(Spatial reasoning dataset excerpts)
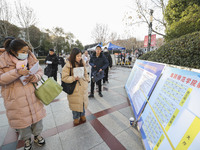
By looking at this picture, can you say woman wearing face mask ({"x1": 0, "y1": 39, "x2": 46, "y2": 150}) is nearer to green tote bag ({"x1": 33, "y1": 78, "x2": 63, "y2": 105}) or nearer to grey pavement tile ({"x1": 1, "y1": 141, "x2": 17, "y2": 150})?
green tote bag ({"x1": 33, "y1": 78, "x2": 63, "y2": 105})

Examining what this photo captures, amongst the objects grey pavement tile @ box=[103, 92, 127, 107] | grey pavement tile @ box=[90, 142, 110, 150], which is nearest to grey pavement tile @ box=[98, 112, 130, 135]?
grey pavement tile @ box=[90, 142, 110, 150]

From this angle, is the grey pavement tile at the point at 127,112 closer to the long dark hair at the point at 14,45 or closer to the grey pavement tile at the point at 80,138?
the grey pavement tile at the point at 80,138

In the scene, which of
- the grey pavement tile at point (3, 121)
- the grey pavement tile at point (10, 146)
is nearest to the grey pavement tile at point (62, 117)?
the grey pavement tile at point (10, 146)

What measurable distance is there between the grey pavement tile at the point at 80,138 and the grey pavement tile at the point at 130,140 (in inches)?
17.1

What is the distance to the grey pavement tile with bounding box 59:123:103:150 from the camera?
1792mm

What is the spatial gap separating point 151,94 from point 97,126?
144cm

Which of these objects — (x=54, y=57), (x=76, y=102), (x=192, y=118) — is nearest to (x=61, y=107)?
(x=76, y=102)

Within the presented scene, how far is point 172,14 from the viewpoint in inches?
172

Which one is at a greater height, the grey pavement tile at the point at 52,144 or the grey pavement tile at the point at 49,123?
the grey pavement tile at the point at 52,144

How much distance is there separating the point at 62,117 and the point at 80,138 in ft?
3.12

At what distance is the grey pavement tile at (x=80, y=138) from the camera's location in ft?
5.88

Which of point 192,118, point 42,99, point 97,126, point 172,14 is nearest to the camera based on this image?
point 192,118

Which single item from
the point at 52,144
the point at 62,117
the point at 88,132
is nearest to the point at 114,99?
the point at 88,132

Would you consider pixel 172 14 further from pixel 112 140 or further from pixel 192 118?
pixel 112 140
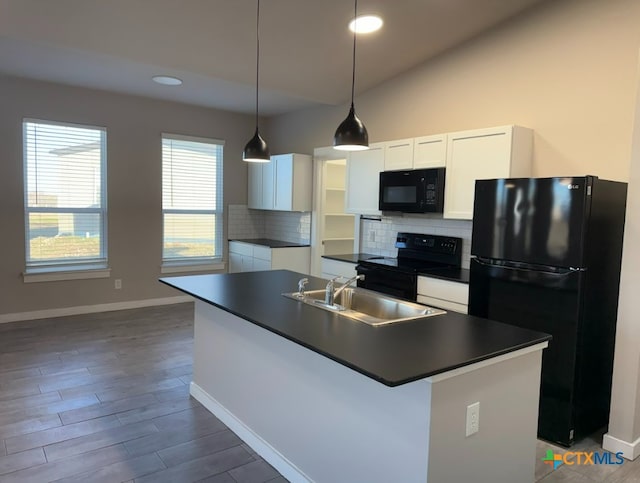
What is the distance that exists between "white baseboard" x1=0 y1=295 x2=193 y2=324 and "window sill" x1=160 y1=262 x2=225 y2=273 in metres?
0.36

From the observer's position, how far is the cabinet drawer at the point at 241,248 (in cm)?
602

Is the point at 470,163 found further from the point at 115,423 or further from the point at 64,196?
the point at 64,196

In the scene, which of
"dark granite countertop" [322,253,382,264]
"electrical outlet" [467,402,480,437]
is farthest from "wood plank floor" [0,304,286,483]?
"dark granite countertop" [322,253,382,264]

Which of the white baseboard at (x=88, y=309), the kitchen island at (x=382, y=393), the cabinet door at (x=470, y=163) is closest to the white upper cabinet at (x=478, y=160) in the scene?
the cabinet door at (x=470, y=163)

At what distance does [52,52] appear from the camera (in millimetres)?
3949

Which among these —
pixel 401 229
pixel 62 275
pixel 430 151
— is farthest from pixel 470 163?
pixel 62 275

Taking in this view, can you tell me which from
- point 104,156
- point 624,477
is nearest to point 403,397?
point 624,477

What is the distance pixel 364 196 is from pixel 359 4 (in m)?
1.86

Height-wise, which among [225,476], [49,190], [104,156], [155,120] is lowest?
[225,476]

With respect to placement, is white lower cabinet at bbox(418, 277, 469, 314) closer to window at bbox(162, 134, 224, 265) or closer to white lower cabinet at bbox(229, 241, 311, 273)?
white lower cabinet at bbox(229, 241, 311, 273)

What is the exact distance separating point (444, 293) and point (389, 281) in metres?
0.59

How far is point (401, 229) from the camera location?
15.5ft

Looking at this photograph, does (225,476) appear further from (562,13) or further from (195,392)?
(562,13)

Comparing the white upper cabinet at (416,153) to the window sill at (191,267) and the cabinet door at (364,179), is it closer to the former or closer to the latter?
the cabinet door at (364,179)
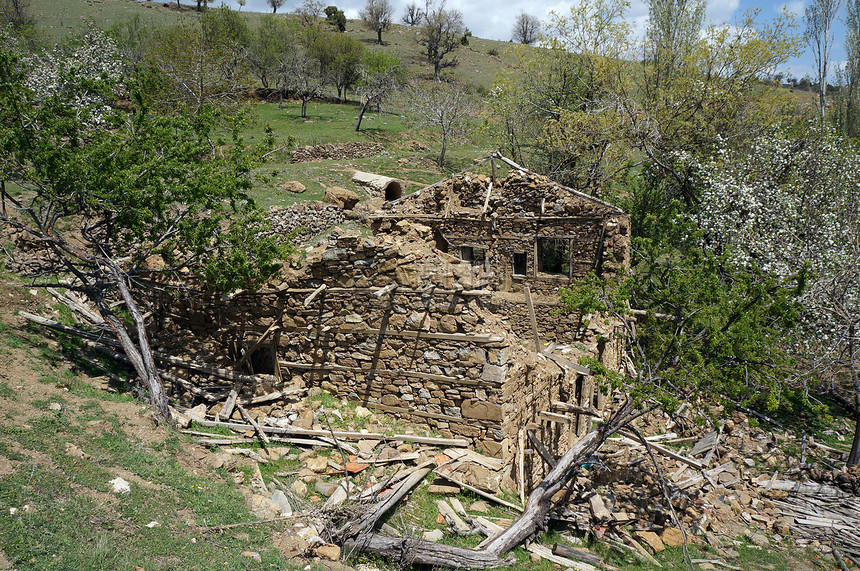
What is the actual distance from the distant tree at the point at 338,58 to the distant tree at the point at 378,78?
2.71 meters

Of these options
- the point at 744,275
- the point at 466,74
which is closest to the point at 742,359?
the point at 744,275

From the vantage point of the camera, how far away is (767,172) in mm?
20703

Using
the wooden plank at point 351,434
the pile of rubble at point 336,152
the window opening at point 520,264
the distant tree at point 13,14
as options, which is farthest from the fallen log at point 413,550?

→ The request
Reproduce the section of the listing from the line containing "Which among these —" through the end of the listing, with both ends included. Leave the pictures out.

→ Exercise result
Which among these —
pixel 401 229
pixel 62 275
pixel 430 151
— is farthest from pixel 470 163?
pixel 62 275

Taking in this view, can you tell me which from
- point 104,156
- point 624,477
is nearest to point 403,397?
point 624,477

What is the distance pixel 364 196 is from pixel 359 4 (in m)?
1.86

Height-wise, which among [225,476], [49,190], [104,156], [155,120] is lowest?
[225,476]

With respect to placement, is white lower cabinet at bbox(418, 277, 469, 314) closer to window at bbox(162, 134, 224, 265) or closer to white lower cabinet at bbox(229, 241, 311, 273)?
white lower cabinet at bbox(229, 241, 311, 273)

What is the exact distance separating point (444, 293) and point (389, 281) in metres?
0.59

How far is point (401, 229) from the camera location?
15.5ft

Looking at this photograph, does (225,476) appear further from (562,13) or further from (195,392)?
(562,13)

Comparing the white upper cabinet at (416,153) to the window sill at (191,267) and the cabinet door at (364,179), is it closer to the former or closer to the latter?
the cabinet door at (364,179)
What is the actual distance from the distant tree at the point at 338,58 to the distant tree at the point at 378,78?
2.71 meters

Of these options
- the point at 744,275
- the point at 466,74
which is closest to the point at 742,359?
the point at 744,275

From the vantage point of the camera, how far away is (767,172) in mm?
20703

Using
the wooden plank at point 351,434
the pile of rubble at point 336,152
the window opening at point 520,264
the distant tree at point 13,14
as options, which is farthest from the fallen log at point 413,550?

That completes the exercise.